§ Material provided:
■ ■ ■ ■ ■ ■ ■
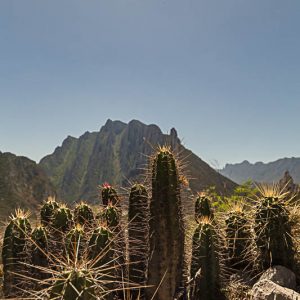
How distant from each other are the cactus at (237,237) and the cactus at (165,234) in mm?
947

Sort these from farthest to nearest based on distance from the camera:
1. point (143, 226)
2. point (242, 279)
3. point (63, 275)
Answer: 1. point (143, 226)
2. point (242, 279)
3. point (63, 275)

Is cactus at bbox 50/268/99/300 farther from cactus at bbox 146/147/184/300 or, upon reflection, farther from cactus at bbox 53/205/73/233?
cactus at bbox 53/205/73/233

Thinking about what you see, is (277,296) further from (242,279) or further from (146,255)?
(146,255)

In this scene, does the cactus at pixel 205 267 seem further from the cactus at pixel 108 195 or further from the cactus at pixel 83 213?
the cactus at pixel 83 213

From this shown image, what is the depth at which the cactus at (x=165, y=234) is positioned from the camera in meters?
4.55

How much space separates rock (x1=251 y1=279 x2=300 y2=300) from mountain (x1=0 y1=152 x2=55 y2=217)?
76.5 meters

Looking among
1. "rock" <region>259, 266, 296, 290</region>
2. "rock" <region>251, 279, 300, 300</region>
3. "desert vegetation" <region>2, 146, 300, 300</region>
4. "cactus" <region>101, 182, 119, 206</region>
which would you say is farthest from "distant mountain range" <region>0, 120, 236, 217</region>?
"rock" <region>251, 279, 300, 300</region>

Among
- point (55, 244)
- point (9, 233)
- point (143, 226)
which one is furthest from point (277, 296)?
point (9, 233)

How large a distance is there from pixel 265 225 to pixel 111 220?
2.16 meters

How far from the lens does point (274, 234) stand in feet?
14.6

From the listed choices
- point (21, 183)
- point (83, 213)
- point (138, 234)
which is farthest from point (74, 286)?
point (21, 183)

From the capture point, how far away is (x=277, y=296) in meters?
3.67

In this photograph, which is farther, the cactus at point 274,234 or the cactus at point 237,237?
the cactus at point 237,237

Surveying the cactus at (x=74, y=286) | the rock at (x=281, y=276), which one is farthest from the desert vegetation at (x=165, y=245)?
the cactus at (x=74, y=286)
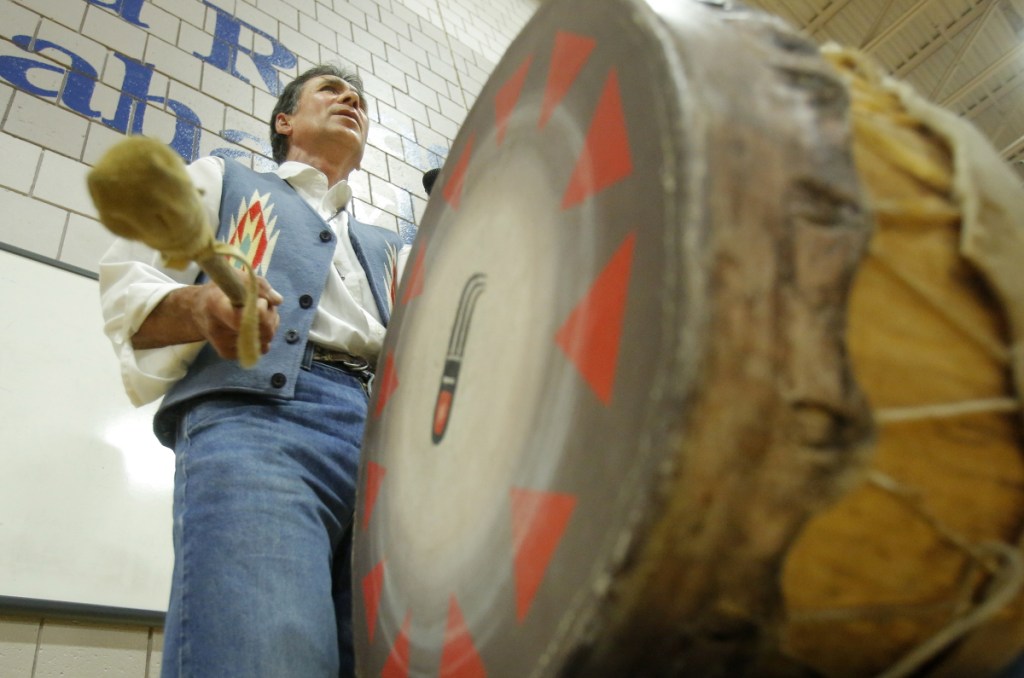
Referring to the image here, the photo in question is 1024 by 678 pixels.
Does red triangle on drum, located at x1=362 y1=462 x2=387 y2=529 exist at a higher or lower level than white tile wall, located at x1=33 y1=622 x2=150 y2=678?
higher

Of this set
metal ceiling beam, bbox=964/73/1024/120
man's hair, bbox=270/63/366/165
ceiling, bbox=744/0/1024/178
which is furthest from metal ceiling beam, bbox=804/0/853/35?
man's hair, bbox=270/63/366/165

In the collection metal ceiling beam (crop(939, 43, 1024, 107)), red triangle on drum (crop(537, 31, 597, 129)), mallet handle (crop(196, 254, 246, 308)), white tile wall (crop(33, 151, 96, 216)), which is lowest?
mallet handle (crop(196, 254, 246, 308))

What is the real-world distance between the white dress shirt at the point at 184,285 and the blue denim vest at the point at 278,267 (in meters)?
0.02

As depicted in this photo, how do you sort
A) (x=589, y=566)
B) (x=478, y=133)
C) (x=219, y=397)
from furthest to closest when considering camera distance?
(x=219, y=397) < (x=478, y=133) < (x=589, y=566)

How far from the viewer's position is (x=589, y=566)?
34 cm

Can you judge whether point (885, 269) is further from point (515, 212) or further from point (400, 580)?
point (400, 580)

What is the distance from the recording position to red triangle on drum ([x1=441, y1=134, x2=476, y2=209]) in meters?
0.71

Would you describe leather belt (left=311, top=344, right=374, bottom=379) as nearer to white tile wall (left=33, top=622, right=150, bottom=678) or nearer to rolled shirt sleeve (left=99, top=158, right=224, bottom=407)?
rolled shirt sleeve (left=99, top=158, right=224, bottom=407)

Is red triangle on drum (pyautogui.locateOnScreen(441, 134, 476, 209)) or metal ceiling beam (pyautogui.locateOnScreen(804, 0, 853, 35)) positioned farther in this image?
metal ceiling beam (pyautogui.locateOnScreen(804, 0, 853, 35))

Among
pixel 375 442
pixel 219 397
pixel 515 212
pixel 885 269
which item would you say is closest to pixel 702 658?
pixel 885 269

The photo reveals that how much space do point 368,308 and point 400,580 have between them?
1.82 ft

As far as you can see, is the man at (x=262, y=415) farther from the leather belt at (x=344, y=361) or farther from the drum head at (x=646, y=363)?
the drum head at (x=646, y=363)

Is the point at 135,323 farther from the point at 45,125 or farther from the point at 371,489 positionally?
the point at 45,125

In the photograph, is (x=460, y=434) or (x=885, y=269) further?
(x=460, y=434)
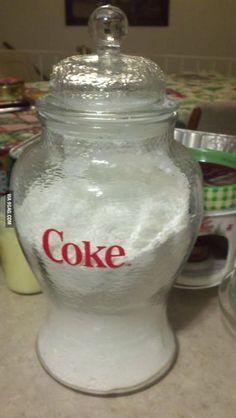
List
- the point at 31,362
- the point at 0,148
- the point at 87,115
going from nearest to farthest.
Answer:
■ ■ ■ ■ ■ ■ ■
§ Request: Copy out the lines verbatim, from the line containing "What is the distance" through the last line, both ends included. Omit the pictures.

§ Exercise solution:
What is the distance from the recording position to red triangle on drum ([x1=441, y1=134, x2=476, y2=209]) in meters?
0.71

Would you describe leather belt (left=311, top=344, right=374, bottom=379) as nearer to white tile wall (left=33, top=622, right=150, bottom=678) or nearer to rolled shirt sleeve (left=99, top=158, right=224, bottom=407)?
rolled shirt sleeve (left=99, top=158, right=224, bottom=407)

Is red triangle on drum (pyautogui.locateOnScreen(441, 134, 476, 209)) or metal ceiling beam (pyautogui.locateOnScreen(804, 0, 853, 35)) positioned farther in this image?
metal ceiling beam (pyautogui.locateOnScreen(804, 0, 853, 35))

Among
pixel 375 442
pixel 219 397
pixel 515 212
pixel 885 269
which item would you say is closest to pixel 702 658?
pixel 885 269

The photo reveals that how much space do point 368,308 and point 400,580 have between them?
1.82 ft

As far as you can see, is the man at (x=262, y=415) farther from the leather belt at (x=344, y=361) or farther from the drum head at (x=646, y=363)?
the drum head at (x=646, y=363)

Is the point at 135,323 farther from the point at 45,125 or farther from the point at 371,489 positionally?
the point at 45,125

In the photograph, is (x=460, y=434) or (x=885, y=269) further?
(x=460, y=434)
List
- the point at 31,362
- the point at 0,148
- the point at 87,115
going from nearest to farthest.
Answer:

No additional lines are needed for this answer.